Do you have a reference for this? I don't mean to keep sounding like a skeptic, but these are pretty big claims. I'm also genuinely curious about this claim and would really like to look into it further.
Here is a link explaining the algorithm https://github.com/amark/gun/issues/87#issuecomment-13636276... pretty briefly, it is also in a terrible location that nobody would know to look for (I need to move it out into the wiki or something).

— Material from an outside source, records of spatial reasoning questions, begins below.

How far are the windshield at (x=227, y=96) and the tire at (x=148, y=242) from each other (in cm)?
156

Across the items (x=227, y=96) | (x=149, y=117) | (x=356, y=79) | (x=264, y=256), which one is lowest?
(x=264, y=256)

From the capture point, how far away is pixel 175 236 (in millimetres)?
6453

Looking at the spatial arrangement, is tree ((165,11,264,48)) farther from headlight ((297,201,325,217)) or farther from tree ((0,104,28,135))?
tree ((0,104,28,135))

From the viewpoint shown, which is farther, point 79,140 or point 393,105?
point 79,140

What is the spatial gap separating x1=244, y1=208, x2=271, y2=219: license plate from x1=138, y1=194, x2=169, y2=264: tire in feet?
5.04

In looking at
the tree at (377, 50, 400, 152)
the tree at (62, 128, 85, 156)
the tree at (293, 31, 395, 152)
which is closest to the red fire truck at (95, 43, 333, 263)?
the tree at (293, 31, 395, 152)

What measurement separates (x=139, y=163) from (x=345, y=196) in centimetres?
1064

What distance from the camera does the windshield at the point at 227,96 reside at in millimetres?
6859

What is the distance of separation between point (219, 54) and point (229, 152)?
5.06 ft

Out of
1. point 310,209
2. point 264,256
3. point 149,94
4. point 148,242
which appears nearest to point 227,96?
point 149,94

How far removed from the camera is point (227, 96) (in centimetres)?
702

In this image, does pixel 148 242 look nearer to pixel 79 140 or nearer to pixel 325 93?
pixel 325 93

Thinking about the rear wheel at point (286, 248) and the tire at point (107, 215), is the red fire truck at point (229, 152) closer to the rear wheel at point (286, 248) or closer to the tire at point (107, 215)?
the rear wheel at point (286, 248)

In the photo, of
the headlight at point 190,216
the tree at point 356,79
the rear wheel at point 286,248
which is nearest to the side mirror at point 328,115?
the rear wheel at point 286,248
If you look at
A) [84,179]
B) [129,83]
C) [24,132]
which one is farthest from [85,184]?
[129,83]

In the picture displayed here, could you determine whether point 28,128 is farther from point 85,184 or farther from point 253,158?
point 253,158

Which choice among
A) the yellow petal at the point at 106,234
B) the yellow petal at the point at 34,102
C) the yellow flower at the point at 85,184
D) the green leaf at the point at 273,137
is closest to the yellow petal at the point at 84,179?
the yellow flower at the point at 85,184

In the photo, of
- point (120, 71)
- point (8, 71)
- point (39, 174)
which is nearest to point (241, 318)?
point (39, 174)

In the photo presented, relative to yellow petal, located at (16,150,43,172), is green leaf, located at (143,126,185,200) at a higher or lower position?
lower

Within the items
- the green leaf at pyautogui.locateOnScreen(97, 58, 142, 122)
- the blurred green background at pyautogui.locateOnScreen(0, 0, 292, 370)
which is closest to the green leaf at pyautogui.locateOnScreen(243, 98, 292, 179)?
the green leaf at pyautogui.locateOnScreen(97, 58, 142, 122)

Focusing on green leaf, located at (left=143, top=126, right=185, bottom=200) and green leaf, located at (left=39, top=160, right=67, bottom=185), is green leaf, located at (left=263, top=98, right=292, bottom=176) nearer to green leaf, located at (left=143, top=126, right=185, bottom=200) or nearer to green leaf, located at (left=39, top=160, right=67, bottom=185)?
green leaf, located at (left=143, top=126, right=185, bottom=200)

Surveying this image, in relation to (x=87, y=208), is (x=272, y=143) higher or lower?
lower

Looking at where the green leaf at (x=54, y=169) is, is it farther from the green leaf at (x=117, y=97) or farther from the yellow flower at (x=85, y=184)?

And to answer your question directly, here is how they compensate each other:
1. Timestamps' vulnerability is to accidental or malicious clock drift. I can change my machine's local clock to be 2 years in the future. If you use timestamps to decide who "wins" in a conflict, my edits will win for the next 2 years. That sucks and is evil.
2. Vector clocks were invented to get around some of these problems. You increment a vector on every local change such that it is higher than the highest known vector. So Alice updates a value to "Hello World" at state 1, then to "Hello Mars" at state 2, if she then receives an update from Bob of "Hello Jupiter" at state 5, Alice then has to jump all the way up to and past Bob to change the value - say "Hello Pluto" at state 6. This gets around the timestamp vulnerability, because even if Bob were to say the update is at state 999998 all Alice has to do is increment it again to 999999, she doesn't have to wait 2 years or corrupt her clock.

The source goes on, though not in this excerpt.